# Dokumenttext
========================================================================

Gerda Kruss: Steriles Jetzt

Die Wahrheit will wieder keiner wissen:
»Gottes Homepage«,
ein Roman von Dariusz Muszer

 

Gottes HomepageEntweder wird einem in sozialen Utopien die historisch vorprogrammierte Glückseligkeit durch den Sieg einer gerechten Gesellschaftsordnung verkauft, oder aber Ökokollaps und Faschismus werden prognostiziert. Dariusz Muszer, bekannt durch seine Romane »Die Freiheit riecht nach Vanille« und »Der Echsenmann«, beschreibt in »Gottes Homepage« dagegen eine sterile Welt des ewigen Jetzt. Die Erde ist bewohnt von geklonten Arbeitssklaven und von Hologrammen einstmals lebender Menschen. Unter Aufsicht der »Himmelblauen«, einer außerirdischen Spezies, fristen wenige übriggebliebene menschliche Originale ein sinnloses Dasein. Den »Himmelblauen« verdanken diese letzten Menschen »Gottes Homepage«, eine vermeintlich allwissende Datenbank, auf der alle Informationen aus der Zeit vor Ankunft der »Himmelblauen« erfaßt sind.

Gospodin Gepin, der Held des Buches, bemerkt, daß immer mehr Informationen von »Gottes Homepage« gelöscht werden, und beschließt, der verwirrenden Welt entschwindener Daten ein Schnippchen zu schlagen, indem er auf ganz altmodische Art seine Erinnerungen zu Papier bringt. Das Ergebnis entspricht jedoch nicht den Erwartungen der Behörden, die sein Angebot zunächst befürwortet hatten. Denn Gepin ist Veteran des Zeitalters der Kriege und Bürgerkriege, die der Ankunft der »Himmelblauen« vorangingen. In seinen Aufzeichnungen berichtet er von Plünderungen, Folter, blutigen Gemetzeln des Militärs und der Ethnomilizen – alles Informationen, die der offiziellen Geschichtsschreibung widersprechen und daher auf »Gottes Homepage« nicht verzeichnet sind.

========================================================================

# Aufgabenstellung
1) Erklären Sie in ein bis drei Sätzen, warum Gepins Aufzeichnungen laut Dokumenttext nicht den Erwartungen der Behörden entsprechen.
2) Welche Informationen sind laut Dokumenttext auf »Gottes Homepage« erfasst?

========================================================================

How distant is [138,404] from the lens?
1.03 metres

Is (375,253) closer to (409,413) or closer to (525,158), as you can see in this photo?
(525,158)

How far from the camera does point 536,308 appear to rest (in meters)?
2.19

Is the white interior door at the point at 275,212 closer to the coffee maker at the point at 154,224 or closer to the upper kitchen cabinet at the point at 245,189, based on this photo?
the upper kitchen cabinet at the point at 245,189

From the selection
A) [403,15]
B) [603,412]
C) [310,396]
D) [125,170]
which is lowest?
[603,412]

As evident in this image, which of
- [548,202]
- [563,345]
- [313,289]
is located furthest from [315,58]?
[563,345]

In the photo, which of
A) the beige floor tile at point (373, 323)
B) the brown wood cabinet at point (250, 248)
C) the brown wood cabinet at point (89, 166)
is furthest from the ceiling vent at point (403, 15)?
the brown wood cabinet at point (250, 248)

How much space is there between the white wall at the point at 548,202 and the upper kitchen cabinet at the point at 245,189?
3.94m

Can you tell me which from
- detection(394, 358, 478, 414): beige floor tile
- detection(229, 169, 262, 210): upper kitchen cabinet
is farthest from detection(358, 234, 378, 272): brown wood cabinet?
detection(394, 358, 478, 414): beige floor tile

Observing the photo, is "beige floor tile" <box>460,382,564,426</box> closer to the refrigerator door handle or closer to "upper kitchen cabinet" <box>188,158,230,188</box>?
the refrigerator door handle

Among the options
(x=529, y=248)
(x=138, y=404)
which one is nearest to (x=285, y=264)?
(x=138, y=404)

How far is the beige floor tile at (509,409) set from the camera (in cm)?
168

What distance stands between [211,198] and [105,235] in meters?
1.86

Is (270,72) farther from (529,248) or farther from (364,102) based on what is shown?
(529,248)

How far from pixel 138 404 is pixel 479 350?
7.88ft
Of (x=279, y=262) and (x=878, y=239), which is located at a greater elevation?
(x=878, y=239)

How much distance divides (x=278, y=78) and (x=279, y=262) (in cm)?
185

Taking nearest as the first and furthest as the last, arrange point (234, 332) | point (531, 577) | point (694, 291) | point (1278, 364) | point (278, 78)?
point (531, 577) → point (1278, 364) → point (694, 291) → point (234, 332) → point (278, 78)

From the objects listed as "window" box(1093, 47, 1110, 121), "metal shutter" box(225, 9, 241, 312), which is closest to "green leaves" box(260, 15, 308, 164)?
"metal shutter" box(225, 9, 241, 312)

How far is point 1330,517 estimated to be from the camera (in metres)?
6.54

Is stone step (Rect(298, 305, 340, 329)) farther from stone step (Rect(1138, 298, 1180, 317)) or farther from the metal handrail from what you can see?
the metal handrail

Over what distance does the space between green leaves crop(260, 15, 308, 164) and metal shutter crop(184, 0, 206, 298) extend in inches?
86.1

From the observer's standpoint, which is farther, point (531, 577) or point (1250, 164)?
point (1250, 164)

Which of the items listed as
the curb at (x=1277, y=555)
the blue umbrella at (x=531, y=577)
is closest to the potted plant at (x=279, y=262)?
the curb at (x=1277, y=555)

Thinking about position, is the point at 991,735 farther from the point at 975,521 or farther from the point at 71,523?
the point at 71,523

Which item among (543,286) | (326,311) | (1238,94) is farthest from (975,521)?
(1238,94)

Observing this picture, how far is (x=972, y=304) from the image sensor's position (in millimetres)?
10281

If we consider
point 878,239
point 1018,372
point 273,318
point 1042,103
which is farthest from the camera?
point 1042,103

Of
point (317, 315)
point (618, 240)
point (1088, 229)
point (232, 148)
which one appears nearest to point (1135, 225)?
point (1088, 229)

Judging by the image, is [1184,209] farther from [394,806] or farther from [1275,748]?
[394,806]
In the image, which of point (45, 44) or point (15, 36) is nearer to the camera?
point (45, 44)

========================================================================

# Erwartete Ergebnisse
1) Gepin ist Veteran des Zeitalters der Kriege und Bürgerkriege, die der Ankunft der »Himmelblauen« vorangingen. In seinen Aufzeichnungen berichtet er von Plünderungen, Folter und blutigen Gemetzeln des Militärs und der Ethnomilizen. Diese Informationen widersprechen der offiziellen Geschichtsschreibung und sind daher auf »Gottes Homepage« nicht verzeichnet.

2) Alle Informationen aus der Zeit vor Ankunft der »Himmelblauen«.